Richter’s article points out that young men are more likely to women to practice masturbation and as a result, are more knowledgeable about what feels good to them. Yet, she does not go into why this may be the case. Richter treats this statement as a fact, and does not even go into the reasoning behind it. Young women are taught not to act on their desires from a young age. Even if they do have these feelings or urges, they are not supposed to tell anyone because that is not the proper thing for them to do. Young women’s inability to freely explore their sexuality may harm their ability to fully develop sexual subjectivity.
Deborah Tolman’s article, “Adolescent girls’ sexuality,” displays the suppression of young girls sexuality. In order for a young girl to be seen as ‘good,’ she must suppress all sexual desires or feelings that she may have because they are not appropriate. Young girls are expected to go through the process of sexual socialization, the process of figuring out whom they desire and in what contexts, yet not act on it. Young girls are expected to be desired, but not desire. There is a double standard for young men and women, which carries over into adulthood, as represented by Richter’s article “Orgasm.” Based on what society tells us, women are not expected to enjoy sex as much as men do, and when they do, something is wrong with them. When a woman is in control of her sexual subjectivity, she knows what she wants and who she wants, and a result, she poses a threat.
In this scene from When Harry Met Sally, the main male protagonist, Billy Crystal’s character, claims that all the women that he has had sex with had an orgasm from intercourse. Yet, Meg Ryan’s character asks how does he know that they all had orgasms, could they not have faked it? Like most men, he claimed that he would know if the woman he was having sex with had faked an orgasm. She then proceeds to have a fake orgasm, which was extremely convincing. This supports the notion that women are supposed to have an orgasm during sex. In order for it to appear as if a woman is having a good time during sex, she may fake an orgasm. It is much easier for a woman to fake an orgasm than a man. For a woman, an orgasm during sex might not necessarily happen and many are well aware of the fact.

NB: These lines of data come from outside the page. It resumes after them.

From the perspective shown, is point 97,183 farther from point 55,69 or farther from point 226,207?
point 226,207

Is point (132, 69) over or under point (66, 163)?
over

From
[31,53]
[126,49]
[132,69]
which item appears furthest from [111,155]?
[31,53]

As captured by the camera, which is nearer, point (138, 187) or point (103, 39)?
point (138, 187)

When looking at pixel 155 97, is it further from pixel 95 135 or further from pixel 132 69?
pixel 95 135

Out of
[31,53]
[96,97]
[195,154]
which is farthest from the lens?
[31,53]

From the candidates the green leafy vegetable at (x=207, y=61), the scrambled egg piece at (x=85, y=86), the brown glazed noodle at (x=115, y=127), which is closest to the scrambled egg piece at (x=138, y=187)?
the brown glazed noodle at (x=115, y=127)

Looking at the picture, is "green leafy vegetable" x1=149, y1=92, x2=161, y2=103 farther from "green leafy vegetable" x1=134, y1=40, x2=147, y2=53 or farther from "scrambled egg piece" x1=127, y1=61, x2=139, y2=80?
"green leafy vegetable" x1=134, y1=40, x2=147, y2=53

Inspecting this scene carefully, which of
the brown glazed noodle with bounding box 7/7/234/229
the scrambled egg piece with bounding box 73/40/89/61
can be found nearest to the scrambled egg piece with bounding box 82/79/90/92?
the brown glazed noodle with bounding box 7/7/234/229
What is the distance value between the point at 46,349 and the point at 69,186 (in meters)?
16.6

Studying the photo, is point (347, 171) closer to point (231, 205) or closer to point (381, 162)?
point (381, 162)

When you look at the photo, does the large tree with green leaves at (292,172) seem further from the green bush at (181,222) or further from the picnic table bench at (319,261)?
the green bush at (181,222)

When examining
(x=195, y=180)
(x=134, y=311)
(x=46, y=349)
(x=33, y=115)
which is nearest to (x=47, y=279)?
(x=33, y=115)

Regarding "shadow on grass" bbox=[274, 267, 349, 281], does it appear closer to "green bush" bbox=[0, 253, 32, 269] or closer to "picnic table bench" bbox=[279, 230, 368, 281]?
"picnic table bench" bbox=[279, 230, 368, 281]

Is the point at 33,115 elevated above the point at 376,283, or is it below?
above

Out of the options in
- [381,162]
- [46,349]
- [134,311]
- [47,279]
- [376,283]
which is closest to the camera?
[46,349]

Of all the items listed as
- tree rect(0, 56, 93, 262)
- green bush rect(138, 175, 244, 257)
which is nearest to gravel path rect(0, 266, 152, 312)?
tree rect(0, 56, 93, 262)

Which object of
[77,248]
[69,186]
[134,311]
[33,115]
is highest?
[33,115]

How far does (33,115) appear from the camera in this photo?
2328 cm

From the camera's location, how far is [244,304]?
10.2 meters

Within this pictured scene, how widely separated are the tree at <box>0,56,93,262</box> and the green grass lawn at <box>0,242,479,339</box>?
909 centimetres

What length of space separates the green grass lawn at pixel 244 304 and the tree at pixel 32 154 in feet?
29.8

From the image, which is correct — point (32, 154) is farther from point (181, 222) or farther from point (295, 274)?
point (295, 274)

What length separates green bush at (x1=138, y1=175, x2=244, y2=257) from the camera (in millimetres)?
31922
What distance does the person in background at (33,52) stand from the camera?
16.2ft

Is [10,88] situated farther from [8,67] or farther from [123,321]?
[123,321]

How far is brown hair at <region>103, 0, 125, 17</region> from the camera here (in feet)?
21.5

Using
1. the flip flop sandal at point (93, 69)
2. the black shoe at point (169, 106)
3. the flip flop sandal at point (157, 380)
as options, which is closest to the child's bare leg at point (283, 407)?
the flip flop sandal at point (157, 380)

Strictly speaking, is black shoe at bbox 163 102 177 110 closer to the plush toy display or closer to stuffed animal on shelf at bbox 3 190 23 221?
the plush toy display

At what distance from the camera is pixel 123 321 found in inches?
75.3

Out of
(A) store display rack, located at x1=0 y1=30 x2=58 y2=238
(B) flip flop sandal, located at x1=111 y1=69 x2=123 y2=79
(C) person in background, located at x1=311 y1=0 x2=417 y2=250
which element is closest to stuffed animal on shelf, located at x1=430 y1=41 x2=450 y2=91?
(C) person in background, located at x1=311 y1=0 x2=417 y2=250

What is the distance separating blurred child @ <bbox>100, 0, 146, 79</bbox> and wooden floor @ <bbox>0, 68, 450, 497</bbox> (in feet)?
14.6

In order to play out the script that society has written for what sex should entail, a woman may sometimes fake an orgasm. The lack of an orgasm does not necessarily mean that the person’s partner did something wrong, it just means that they did not have an orgasm. Yet society has pushed people to play out these roles. Orgasms have come to be expected during sex based on what society has presented.
How else does society influence what sex should be like? Are there ways to divorce society’s portrayal of sex from what actually happens, or are they too engrained in peoples’ minds?